DOCUMENT EXTRACT:
• • •

That's Hilton Als, a staff writer at the New Yorker, talking with the poet Robin Cost Lewis. Her debut collection, Voyage of the Sable Venus, just won a National Book Award. I'm David Remnick. This is the New Yorker Radio Hour. Now, Richard Brody writes about movies for the New Yorker. And whenever I run into him in the hallway, he's got something interesting, maybe even eccentric to say and to recommend. You were recommending to me a documentary that's on Hulu.
Richard Brody
Yeah, it's a sort of documentary. It's called Symbiosychotaxoplasm. Take one. It's an intermingling of documentary and fiction. It's made by William Greaves.
David Remnick
All right, clear out of the way here.
Jelani Cobb
Clear out of the way.
Richard Brody
Who was the host of Black Journal on PBS in late 1960s, early 70s. This is one of the pioneering independent films by a black director. The story involves a couple who are going through a romantic crisis. He has four or five different couples play this story out in Central park with a crew that is being filmed making the film.
David Remnick
Alice, come on, can't you wait? Wait a minute. Wait a minute.
Jelani Cobb
What?
David Remnick
What?
Me alone, okay? Just leave me alone.
What are you looking forward to in 2016?
Richard Brody
Well, the Coen brothers, Joel and Ethan, have a new film coming. Hail Caesar. It opens on February 5th, and it's an inside Hollywood comedy. It's all about a big toga film, but the story involves a fixer, someone who works behind the scenes to control the images, to control the public image, and also to control the scandals that arise in the course of the making of a film. And it's one that's set in the 1950s, which I think is special. Inside. Llewyn Davis is one of their greatest films, and I think that's so because it comes from their early childhood. They're attempting to reconstruct something very personal to them. And I think the same will hold for Hail Caesar. Of course, I haven't seen it, and you never know about predicting, but it's a great cast. Josh Brolin, George Clooney, Jonah Hill, Scarlett Johansson, Tilda Swinton. I'm very much looking forward to it.
David Remnick
Richard, before we go any further, I've got a question. Why in God's name in your 2015 best of list, you tucked in there right at the end, 50 shades of gray.
Richard Brody
50 shades of gray, for all of its clumsiness, for all of its artifice. And by the way, I think Dakota Johnson is a superb actress for all of its Hollywood corner cutting. It takes its subject straight on.
David Remnick
Right. Anything else you're looking forward to?
Richard Brody
Well, since we talked about 50 Shades of Grey, I'm looking forward to 50 Shades of Black. I've seen the trailer, and it looks like a lot of fun.
David Remnick
Is that a sequel to Fifty Shades of Grey. What is it?

• • •

DATASET EXTRACT:
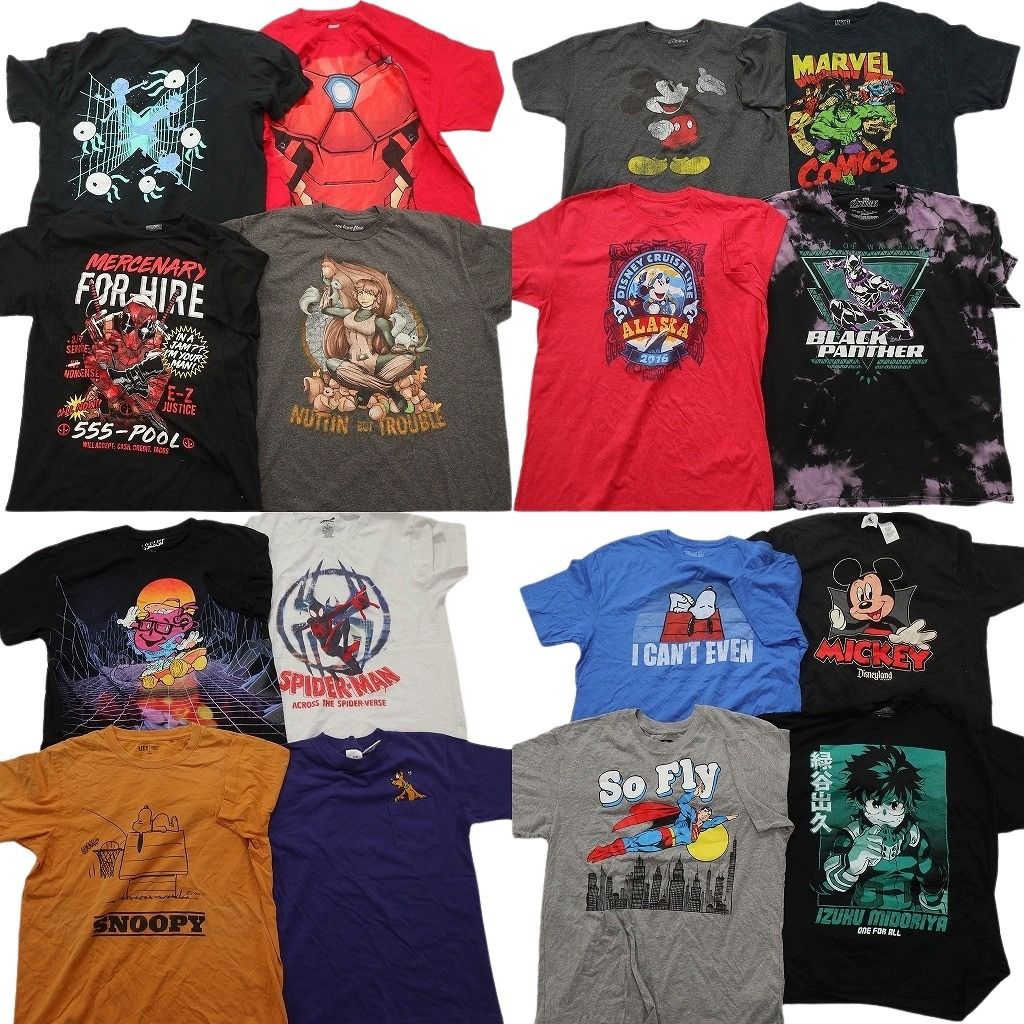古着卸 まとめ売り キャラクター Tシャツ 16枚セット ( メンズ Ｌ ) デッドプール ミッキー スパイダーマン 中古 古着 NF6807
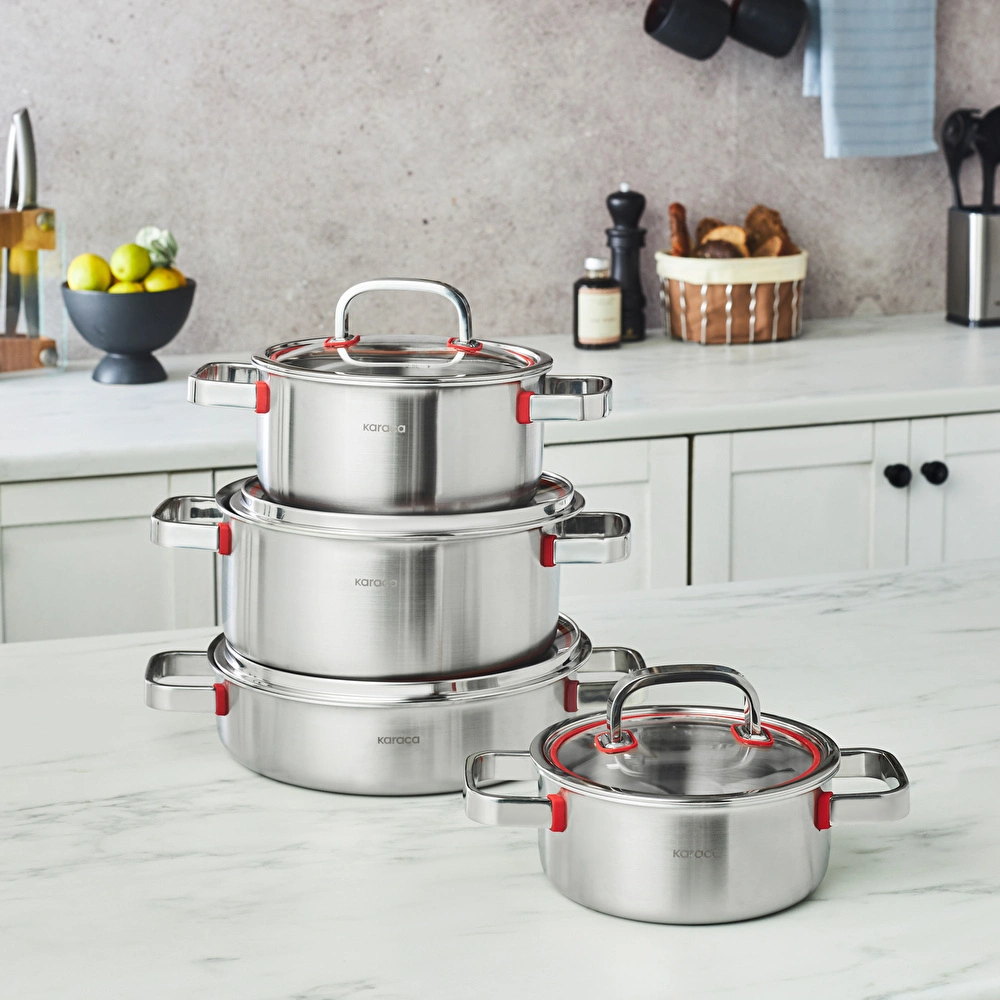 سرویس قابلمه استیل ۸ پارچه Karaca ترکیه مدل Powersteel 316+ 3Ply Artemis با کف القایی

• • •

APPLY WHAT YOU READ:
**1)** Sum up the radio transcript in two sentences.
**2)** According to the radio transcript, on what date does Hail Caesar open?

ANSWERS:
**1)** On the New Yorker Radio Hour, David Remnick talks with film writer Richard Brody, who recommends Symbiosychotaxoplasm: Take One, a mix of documentary and fiction made by William Greaves that is on Hulu. Brody says he looks forward to the Coen brothers' Hail Caesar, an inside-Hollywood comedy set in the 1950s, and he defends including 50 Shades of Grey on his 2015 best-of list.

**2)** February 5th.